Andrew Cuomo Calls in the Billionaires to Build a High-Tech Dystopia - random_moonwalk
https://theintercept.com/2020/05/08/andrew-cuomo-eric-schmidt-coronavirus-tech-shock-doctrine/
======
_bxg1
It seems like there's a real story here, but it's nearly impossible to get at
through the cloud of hyper-dramatized storytelling.

------
engineer_22
Cuomo is using emergency powers to unilaterally direct post-emergency policy.
Legislature and courts need to restore the balance of powers. Cuomo's policies
have not been a panopoly, rural regions that have not been so intensely
impacted by the pandemic have been critically injured by the pandemic
response. A government cytokine storm.

------
Melting_Harps
I'm a fan of Naomi's work and have posted it here several times, and I thought
the same thing as the events started to unfold:

> It has taken some time to gel, but something resembling a coherent Pandemic
> Shock Doctrine is beginning to emerge.

However, if Education, Medicine is ever going to get disrupted, it will be
from a tech company, my reservations of M$ notwithstanding, they could at
least shift to a model wherein the Certificate model can be implemented in
order to circumvent the over-bloated University system in the US. Skill
assessments in the 21st century should not be confined to a classroom.
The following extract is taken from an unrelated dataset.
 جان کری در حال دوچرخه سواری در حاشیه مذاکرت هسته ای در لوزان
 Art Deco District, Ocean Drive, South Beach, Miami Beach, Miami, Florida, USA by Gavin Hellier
I wish I would have had access to something like this model when I was in
school [1], first because it would have been useful to be able to diversify my
time into other projects/startups while self-studying for the exam, but also
because it could have been done away with the gross over-head costs that
contribute to the obscene student debt loads (far exceeding a trillion now)
and given me at least a glimpse of what awaited me in the Industry as personal
research and self-teaching await anyone going into STEM as a career.

And once again, I agree with Naomi's analysis, but cannot agree with her
conclusions:

> It’s a future in which our homes are never again exclusively personal spaces
> but are also, via high-speed digital connectivity, our schools, our doctor’s
> offices, our gyms, and, if determined by the state, our jails.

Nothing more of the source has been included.